Les enjeux de l’application

Date d’entrée en vigueur, exceptions, effets sur l’emploi et les salaires du personnel qualifié, tour d’horizon des enjeux de l’application du salaire minimum légal.

Perspectives
Elles ne se sont pas fait attendre, les réactions patronales à l’acceptation de l’initiative « 23 frs, c’est un minimum ! ». A peine le résultat connu, les voilà qui prédisent licenciements, réduction du temps de travail et menaces sur les Conventions collectives de travail, tandis que Mauro Poggia suggère à demi-mots d’exclure les mal nommés « emplois de solidarité » (EdS) du champ d’application, et Antonio Hodgers de répéter béatement le mantra libéral d’une hypothétique pression à la baisse sur l’ensemble des salaires. « Du gros n’importe quoi », selon l’expression consacrée, mais révélateur de vrais enjeux portant sur l’application du salaire minimum légal, à commencer par son entrée en vigueur.

Le plus vite possible
La volonté populaire est aussi claire que le cadre légal : le Conseil d’Etat doit promulguer la loi sans délai, pour une entrée en vigueur immédiate. Tout au plus peut-on concéder un retard administratif de quelques jours, de manière à faire coïncider l’entrée en vigueur avec le 1er novembre 2020, histoire d’alléger la charge administrative que constituerait pour les employeurs le calcul d’une partie du salaire d’octobre à l’ancien tarif et l’autre à celui du salaire minimum. Les salarié-e-s à bas salaire attendent cette augmentation depuis trop longtemps, et ce n’est pas à elles-eux de subir les conséquences de l’impréparation des entreprises au résultat de la votation.
Quant au champ d’application, l’initiative adoptée est également limpide : dès lors que les EdS relèvent d’un contrat de travail, le salaire minimum leur est applicable, et l’Etat doit par conséquent augmenter le subventionnement de leurs salaires.

Effets sur l’emploi
Des voix patronales s’élèvent pour évoquer des charrettes de licenciements, notamment dans les secteurs de l’hôtellerie-restauration et du nettoyage, sinistrés par les effets de la pandémie de Covid-19. Or, c’est oublier que pour de nombreuses entreprises, le problème des bas salaires résulte de modèles d’affaire fondés soit sur la maximisation des profits au détriment des salarié-e-s, soit sur des modèles économiquement non viables dès lors qu’il s’agit de verser des salaires décents aux salarié-e-s. Parce que l’introduction du salaire minimum légal contraint à la correction de ces modèles, parce que la crise résultant du Covid-19 appelle de toute façon une intervention résolue de l’Etat afin de protéger l’emploi, et parce que le relèvement des salaires aura lui-même un effet économique et donc sur l’emploi, la CGAS a dès le lendemain du 27 septembre écrit au Conseil d’Etat afin qu’il réunisse très rapidement les représentant-e-s de tous les secteurs et départements concernés.

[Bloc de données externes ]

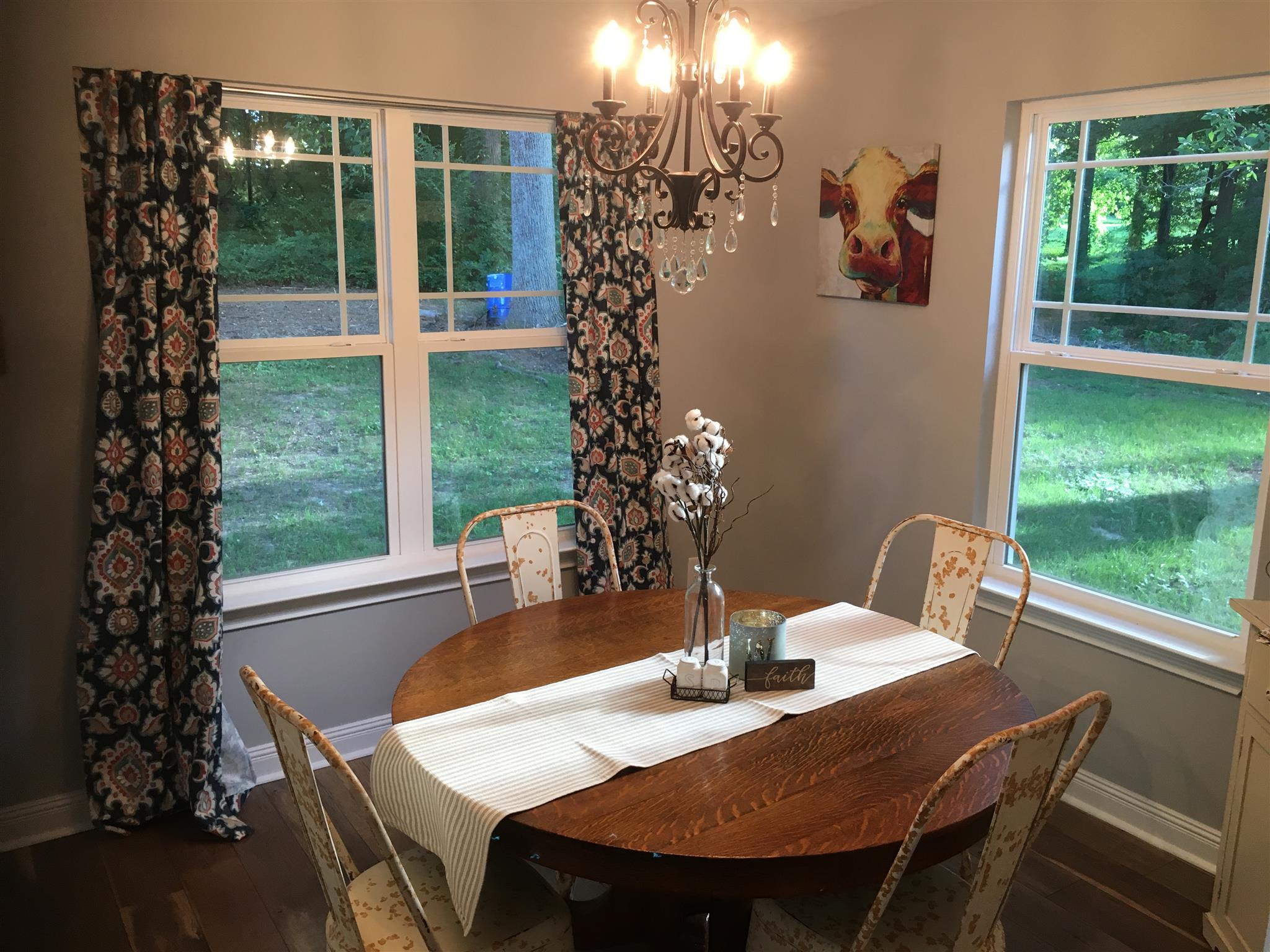 121 Point Road Portland, TN 37148 - Photo 11 of 23 a view of a dining room with furniture window and wooden floor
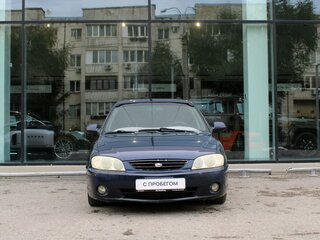 2007 Kia Spectra I Рестайлинг 2, синий, 280000 рублей, вид 2
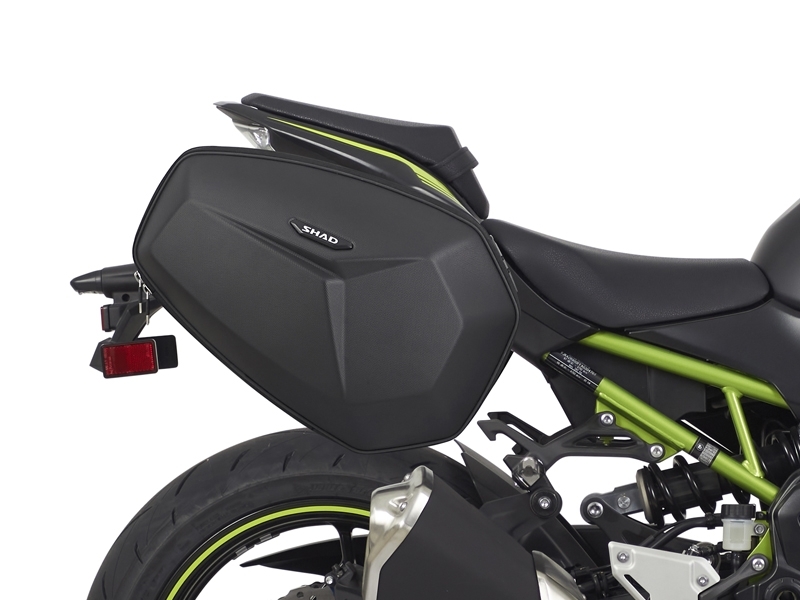 SHAD SR Seitentaschenhalterung - passend für Kawasaki Z900
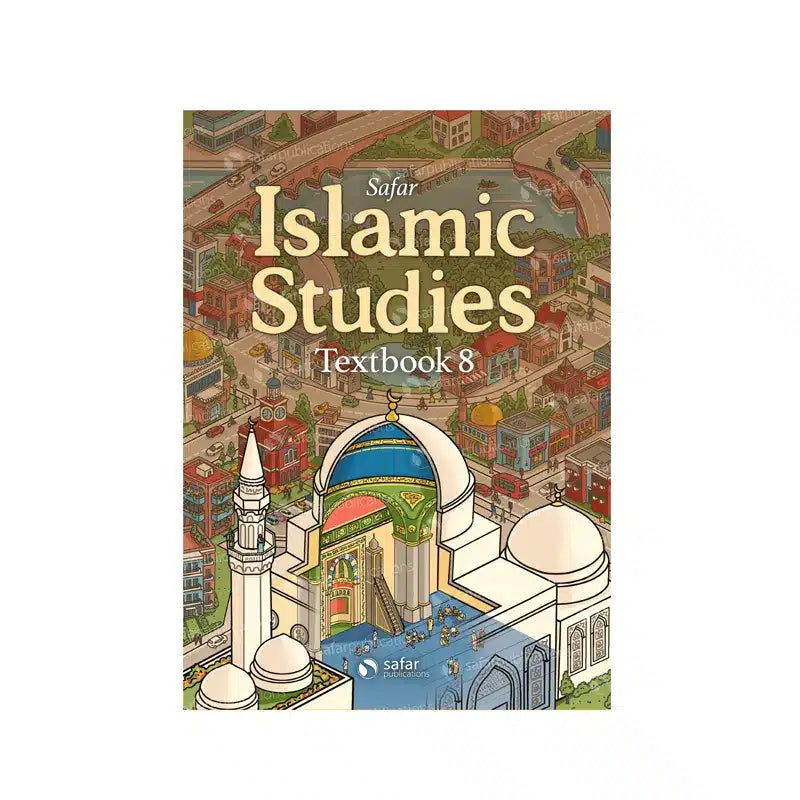 Safar Islamic Studies Textbook 8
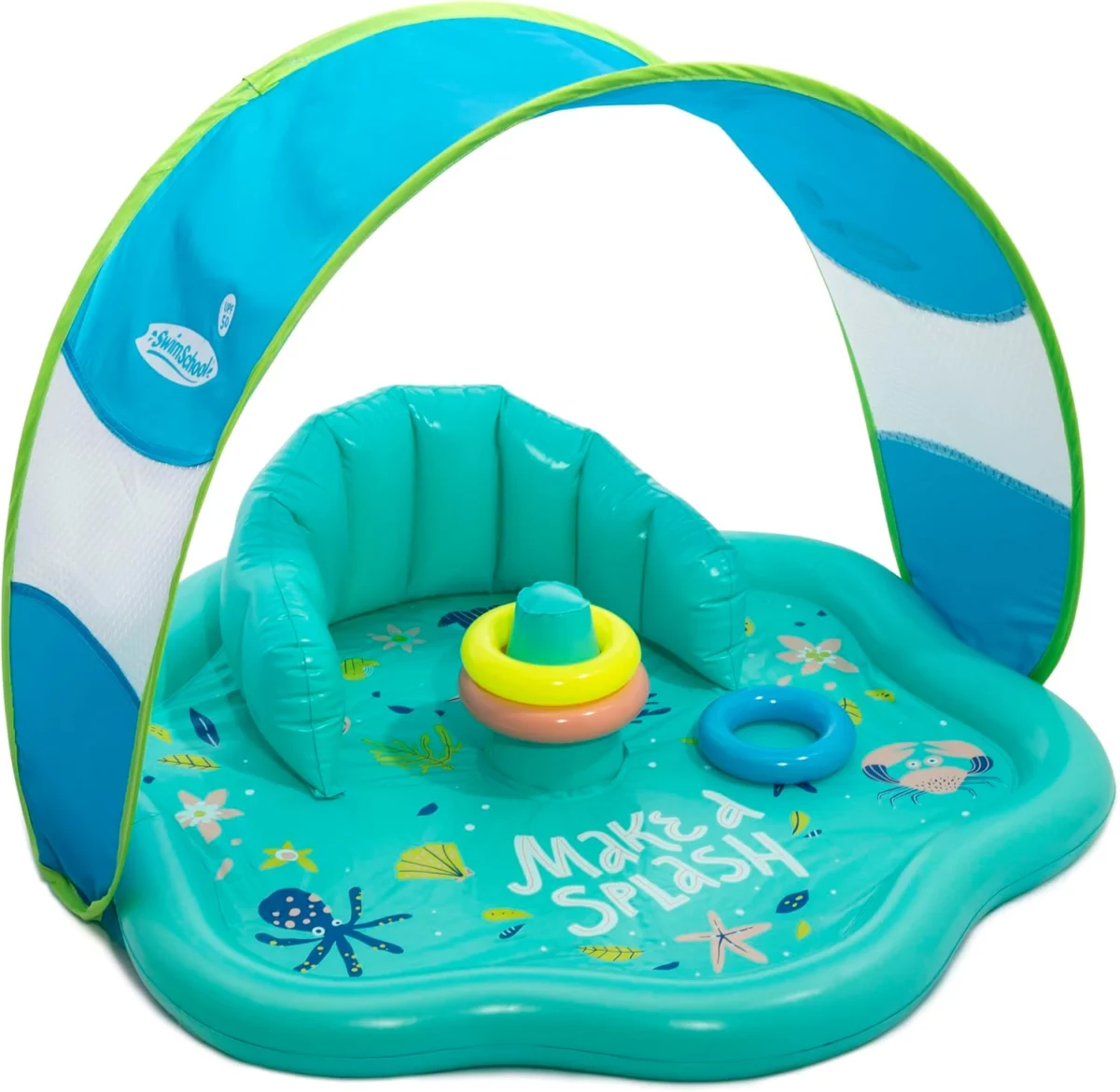 SwimSchool Infant Baby Pool Floats Only $4.xx (Reg. $26) at Amazon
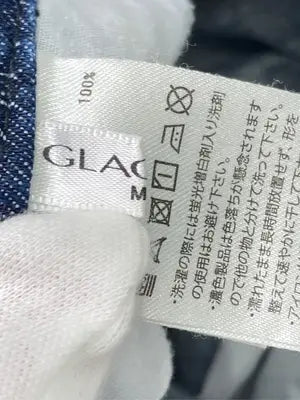 GLACIER/グラシア/デニムパンツ/パンツ/ブルー/M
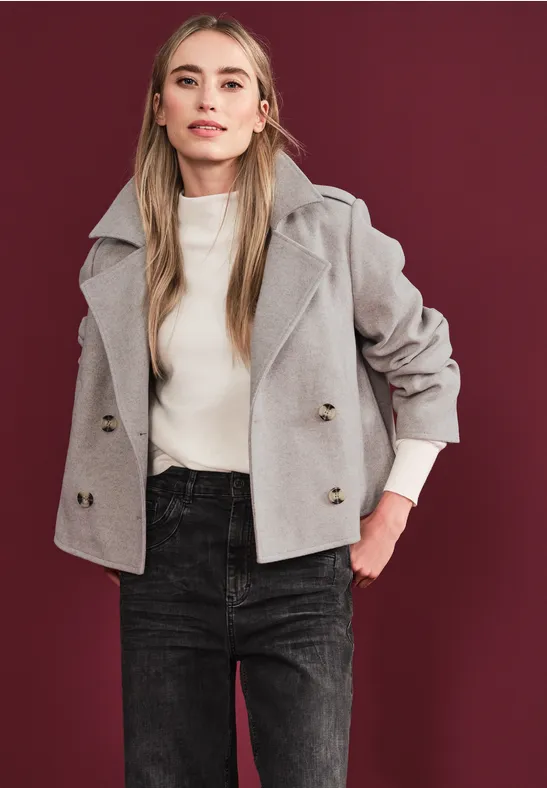 Street One Kurzer Trenchcoat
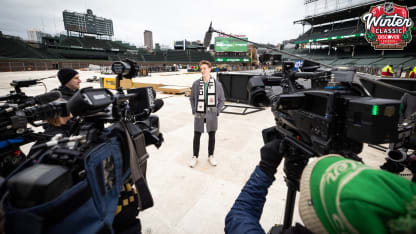 Alex Vlasic ready to go from backyard rink in Chicago suburb to Winter Classic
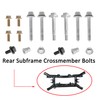 Rear Crossmember Subframe Bolt Kit For 2007-2017 Jeep Compass Patriot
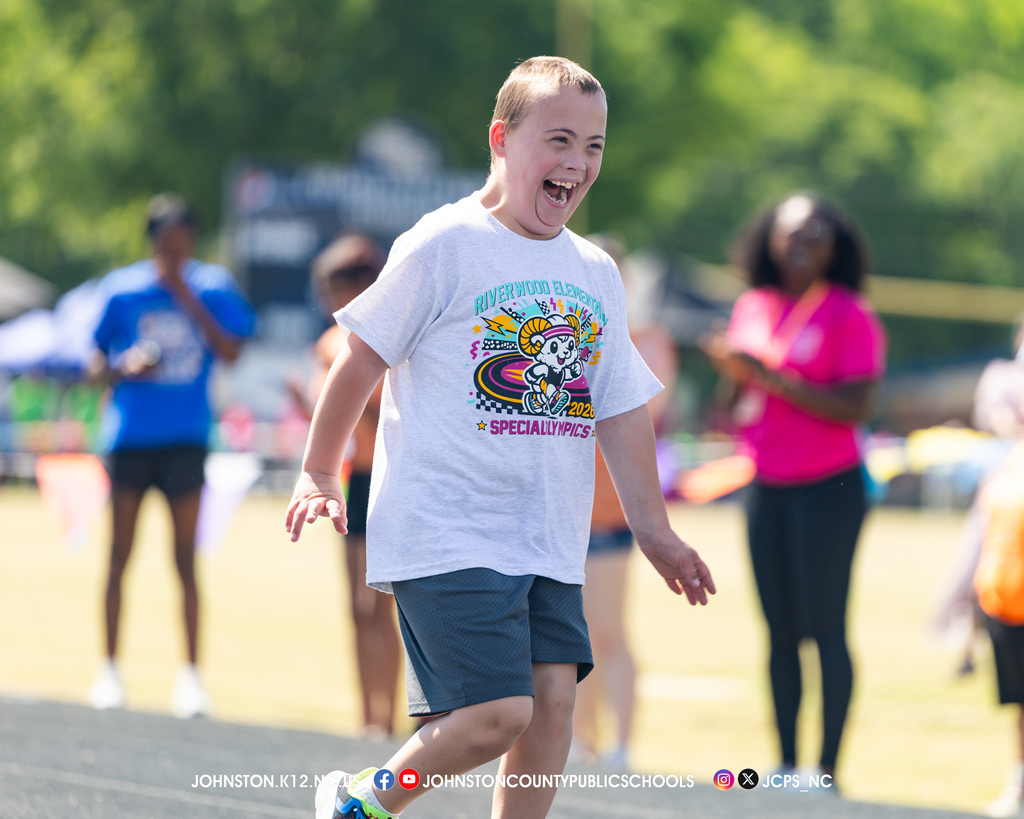 Special Olympics Johnston County Spring Games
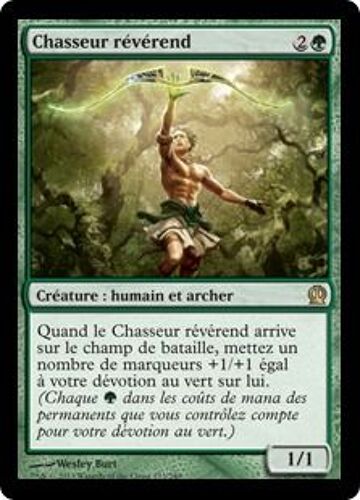 Chasseur Révérend 173/249 Magic Mtg Theros Vf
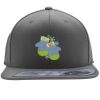 Flexfit 110F Structured Flat Bill Snapback Hat Thumbnail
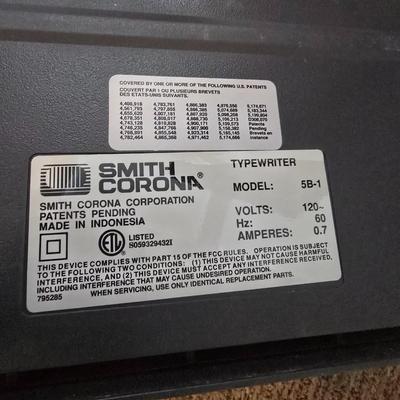 Retro Office Electronics Lot – SCM Sterling Electric Typewriter & DYMO LetraTag Label Maker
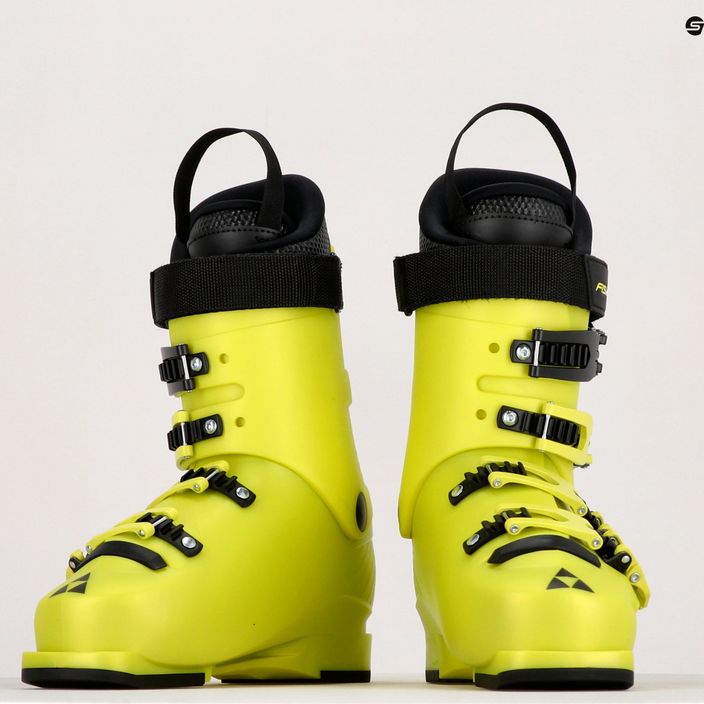 Детски ски обувки Fischer RC4 70 JR жълти U19018 9
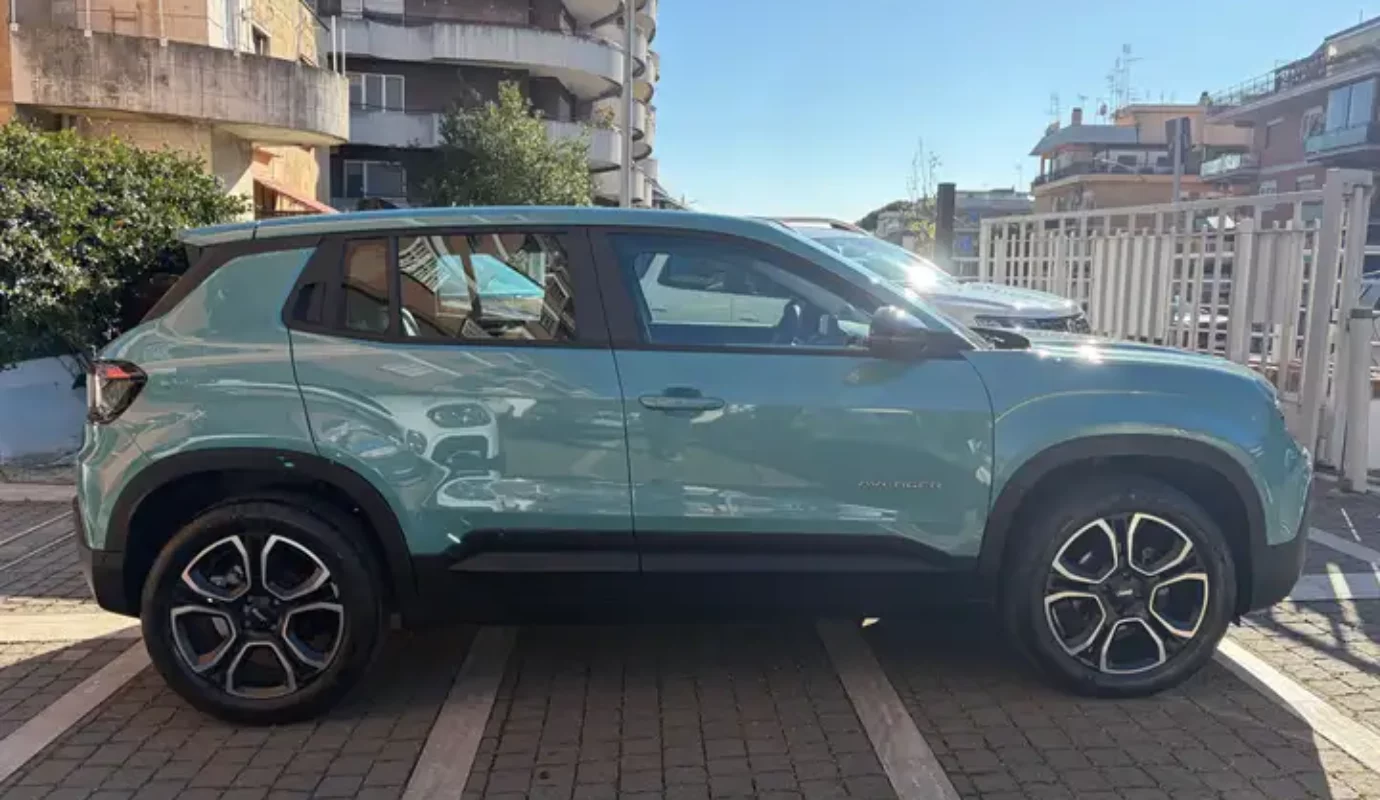 Jeep Avenger 1.2 turbo Altitude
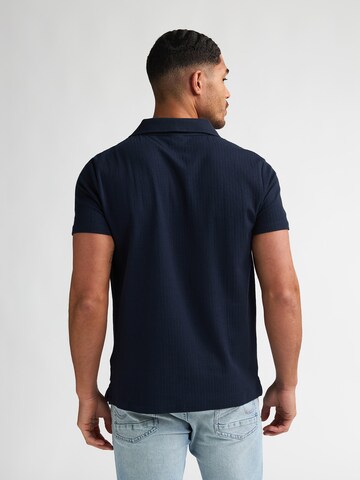 T-Shirt Petrol Industries en bleu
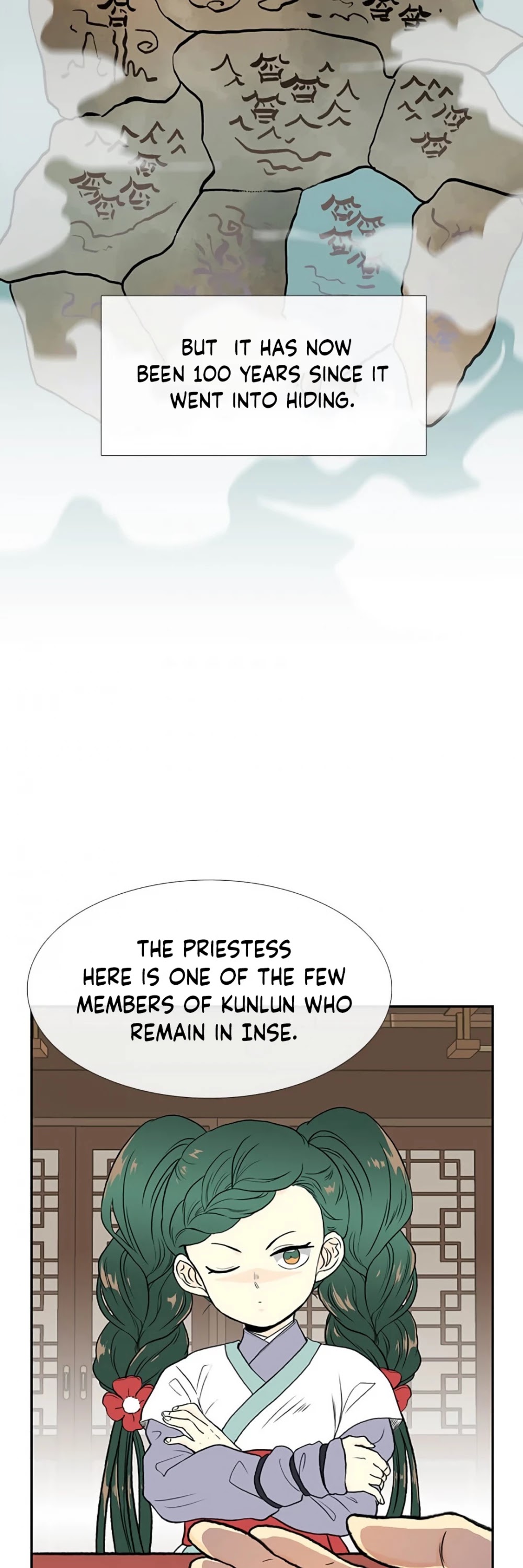The Scholar's Reincarnation Chapter 155 page 4 - Chapter 155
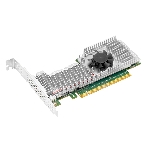Адаптер LR-LINK PCle4.0 x16 4*SFF-8654 8i NVMe Switch Adapter, фото 1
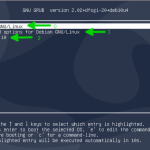 Исправлен порядок загрузки ядра Debian.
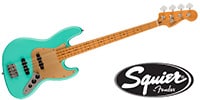 SQUIER / 40th Anniversary Jazz Bass Vintage ED Maple SSG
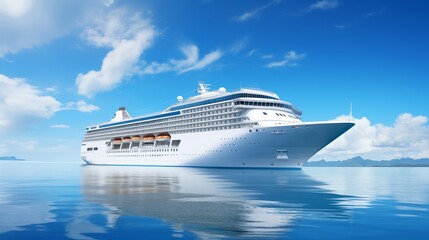 Indulge in the epitome of luxury with our exquisite cruise liner vacation, offering unparalleled sea travel experiences and opulent amenities amidst breathtaking ocean vistas.
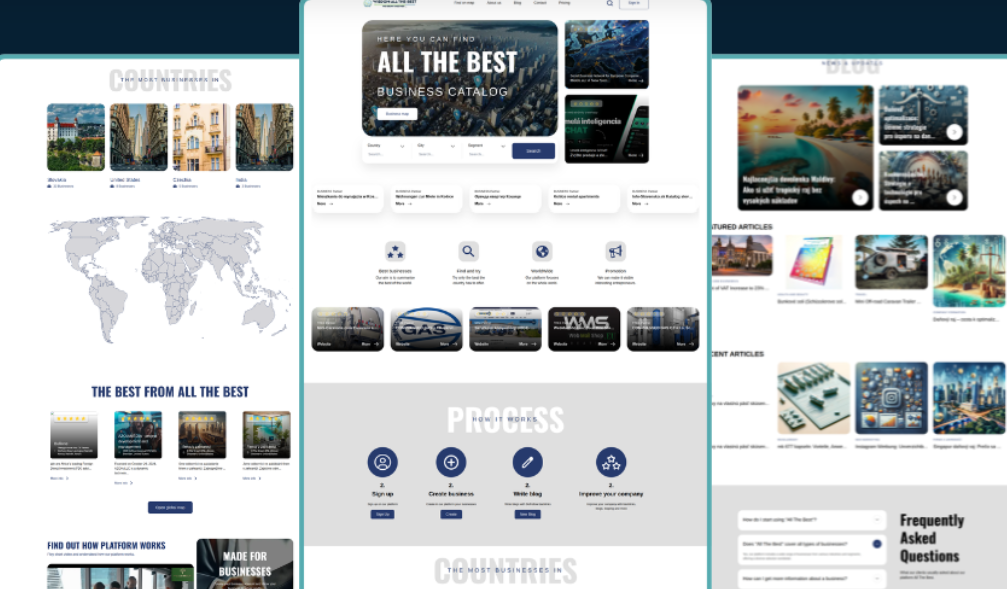 Web development project 13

Revalorisations salariales
Quant à l’hypothétique pression à la baisse sur l’ensemble des salaires, les mauvais esprits diront que le Conseil d’Etat a su faire preuve d’anticipation en annonçant son intention de baisser les salaires de la fonction publique (lire en pages 8-9) deux semaines avant le vote du 27 septembre…
Au-delà de la boutade, la CGAS attend du Conseil d’Etat et du patronat qu’ils ne remettent pas en cause la politique cantonale en matière d’application des mesures d’accompagnement et de lutte contre la sous-enchère salariale au prétexte (ou par mesure de rétorsion) de l’introduction d’un salaire minimum légal. Bien au contraire, il s’agit pour la CGAS d’améliorer encore ces mesures et ces outils (lire en page 5), et de lutter pour la revalorisation des salaires du personnel qualifié dans les branches directement concernées par l’introduction du salaire minimum légal.